**Work required**
Continue the text on faith and jail ministry, starting right after its last sentence.

**Text under study**
⁂
I learned more about God going to jail than I ever learned in 21 years of going to the Catholic church down the street from my house or the chapel in the basement of my dorm in college.

But let me back up. This story begins with a common saying and a common distaste. The saying? “There are no atheists in foxholes.” The distaste? Theists and non-theists alike are suspicious of “foxhole faith,” or religious commitments made in the context of intense personal crises.

I often think that priests who give sermons saying we must have faith before we are in a crisis, and after we are in a crisis, to have true religious commitment- well, I think they must have never been in a real foxhole. The foxholes modern day equivalent, jail, is where I want to take you today to explore this aphorism. Is faith really that black and white, or are we trying to paint a world full of color using only two shades, forgetting the color gray?

I’ve learned many things from my year as a Kolbe House minister in the jail, but I’m going to stick to telling you three main points.

1. Gratitude is a religion of its own, and no one does gratitude better than someone with very little to be grateful for.

When I lead groups in the jail, we always end with a gratitude round. This looks like me passing around a yellow squishy ball, and each woman saying three things they are grateful for, or passing. No one ever passes. Out of all the activities we do, gratitude is the only one with a 100% participation rate. If you were a fly on the wall in the Cook County Jail, this is what you would hear week after week from different women. “I’m grateful to be alive.”  “I’m grateful God woke me up this morning.” “I’m grateful that God isn’t done with me yet.” When the yellow gratitude ball is in my court, let me tell you, the simple fact that I am still breathing does not pop into my head. I think about the good breakfast I had earlier, or the fun plans I have the weekend ahead, or the workout I smashed out the night before. Holding continued life in one hand, and good morning coffee in the other, it’s easy to see which one is the most vital. Literally. These gratitude rounds remind me that faith is much simpler than we try and make it on the outside. In jail, waking up in the morning is a miracle. It means God isn’t done with you yet. And gratitude means returning to the miracles of our existence, not the facts of everyday life. These women have so little to be grateful for, but each week, gratitude rounds are like a breath of fresh air in the recycled air of a small, concrete room.

2. Human beings have selective hearing.

Over and over again, women who have strong faith while in jail tell me that they saw God moving in their life before they ended up in Cook County Jail, but didn’t listen. They tell me that God “sat them down,” that they needed to be brought to Division 5 Tier 2M for a chat with her. They’ll say: “I was too wrapped up in the drugs, the hustle, the men- I never would have heard God or witnessed God if I hadn’t ended up here. And I wouldn’t be clean.”
⁂
[Records drawn from a dataset]
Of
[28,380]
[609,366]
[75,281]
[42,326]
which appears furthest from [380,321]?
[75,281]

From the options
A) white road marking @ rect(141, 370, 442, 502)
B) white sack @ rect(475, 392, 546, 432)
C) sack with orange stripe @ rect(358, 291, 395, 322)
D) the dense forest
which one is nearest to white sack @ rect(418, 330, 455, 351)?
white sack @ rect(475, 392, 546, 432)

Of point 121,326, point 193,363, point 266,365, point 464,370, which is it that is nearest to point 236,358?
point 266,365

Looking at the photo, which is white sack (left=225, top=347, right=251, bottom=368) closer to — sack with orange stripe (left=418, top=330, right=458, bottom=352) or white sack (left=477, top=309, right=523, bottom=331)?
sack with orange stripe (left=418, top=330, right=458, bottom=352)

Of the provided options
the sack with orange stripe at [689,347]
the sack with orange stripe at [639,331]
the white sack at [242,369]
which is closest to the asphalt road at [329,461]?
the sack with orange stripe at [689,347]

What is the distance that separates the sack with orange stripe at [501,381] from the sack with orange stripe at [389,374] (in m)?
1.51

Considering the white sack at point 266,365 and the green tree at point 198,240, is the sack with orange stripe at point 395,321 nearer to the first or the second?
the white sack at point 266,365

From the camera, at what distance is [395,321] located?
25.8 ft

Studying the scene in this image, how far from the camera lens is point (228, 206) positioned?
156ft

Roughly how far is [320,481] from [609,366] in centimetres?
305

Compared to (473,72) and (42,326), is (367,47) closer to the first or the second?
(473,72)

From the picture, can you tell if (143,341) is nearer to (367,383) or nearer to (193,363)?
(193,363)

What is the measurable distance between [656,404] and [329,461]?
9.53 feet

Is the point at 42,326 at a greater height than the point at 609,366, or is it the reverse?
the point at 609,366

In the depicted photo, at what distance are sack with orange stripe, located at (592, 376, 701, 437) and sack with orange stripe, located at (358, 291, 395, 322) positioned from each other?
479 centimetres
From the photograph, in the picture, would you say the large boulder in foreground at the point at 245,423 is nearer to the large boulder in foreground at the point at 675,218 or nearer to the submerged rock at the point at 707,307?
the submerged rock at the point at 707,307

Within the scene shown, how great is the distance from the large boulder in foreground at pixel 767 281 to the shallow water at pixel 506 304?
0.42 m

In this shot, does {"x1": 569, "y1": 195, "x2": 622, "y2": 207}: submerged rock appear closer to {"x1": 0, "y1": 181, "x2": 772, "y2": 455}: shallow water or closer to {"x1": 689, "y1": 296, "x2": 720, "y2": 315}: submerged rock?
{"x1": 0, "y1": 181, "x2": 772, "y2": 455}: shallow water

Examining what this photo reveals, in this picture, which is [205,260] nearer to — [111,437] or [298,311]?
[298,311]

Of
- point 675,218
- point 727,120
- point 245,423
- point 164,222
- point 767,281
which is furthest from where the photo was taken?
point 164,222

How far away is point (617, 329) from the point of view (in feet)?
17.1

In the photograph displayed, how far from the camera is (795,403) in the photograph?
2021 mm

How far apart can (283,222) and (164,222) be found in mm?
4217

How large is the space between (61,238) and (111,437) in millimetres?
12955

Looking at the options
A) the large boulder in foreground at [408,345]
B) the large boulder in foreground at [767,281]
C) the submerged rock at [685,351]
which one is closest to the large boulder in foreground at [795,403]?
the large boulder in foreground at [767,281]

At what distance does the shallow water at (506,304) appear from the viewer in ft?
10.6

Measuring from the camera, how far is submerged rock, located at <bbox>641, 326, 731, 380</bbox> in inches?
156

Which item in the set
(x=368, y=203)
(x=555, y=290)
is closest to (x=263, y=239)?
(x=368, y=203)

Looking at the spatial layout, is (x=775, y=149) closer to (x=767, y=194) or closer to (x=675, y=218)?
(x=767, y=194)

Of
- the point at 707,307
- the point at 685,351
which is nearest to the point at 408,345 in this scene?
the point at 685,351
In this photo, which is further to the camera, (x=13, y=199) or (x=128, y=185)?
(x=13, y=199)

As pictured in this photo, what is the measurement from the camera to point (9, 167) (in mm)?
⁂
**Response to the exercise**
Now, I would never say this to someone- that they had to go to jail to find God. That’s crazy talk, as the detainees say. But this truth is what those who have faith in a foxhole preach. The sermons of Cook County Jail are shaped by a common thread: humanity chooses to hear what is convenient for them. God is not a convenient thought; her intervention can change our life in ways we don’t always want or aren’t ready for. In knowing this, I have learned that foxhole faith in no way is a convenient faith, just for when men or women need God. Theists and non-theists alike are wrong about this assumption. C.S. Lewis puts it this way:  God whispers to us in our pleasures, speaks in our conscience, but shouts in our pains: it is [her] megaphone to rouse a deaf world.

3. Faith in a hopeless place does not look hopeless.

When I’ve closed my eyes the past two months, separated from the people who I have come to love visiting every Tuesday and Thursday, I transport myself to a scene of joy. The beginning musical notes of You Say by Lauren Daigle ricochets off mental benches and tables. I look around at the women, embarrassed at my music choice, assuming they are sick of hearing Lauren Daigle. Soloma meets my eyes- she is mouthing You Say with excitement. Many women have closed their eyes and begun swaying, hand on heart. When the chorus hits, Nicole stands up, spreading her arms, joining voice with Lauren, singing:

“You say I am loved when I can’t feel a thing

You say I am strong when I think I am weak

And You say I am held when I am falling short

When I don’t belong, oh, You say I am Yours

And I believe, oh, I believe

What You say of me”

Behind my closed eyes, I imagine tears mixed with smiles and laughter. This is how I understand faith now. It is both hopeless and hopeful, joyful and tearful. I’ve learned that laughter is a very underrated tool for healing, and that Christ is encountered more in the gray areas than the black and white.

Many of us are in a foxhole right now. This global pandemic has given us a taste of what it feels like to have our backs against a wall. If you found yourself getting on your knees for the first time in a long time, in a moment of crisis, I want you to know that your faith is as valid as someone who went to mass every Sunday their entire life. In fact, it might be time for us to start learning from the women of the Cook County Jail and practicing foxhole faith: being grateful for our mere existence, hearing and listening for God in our pain, and finding joy in a hopeless place.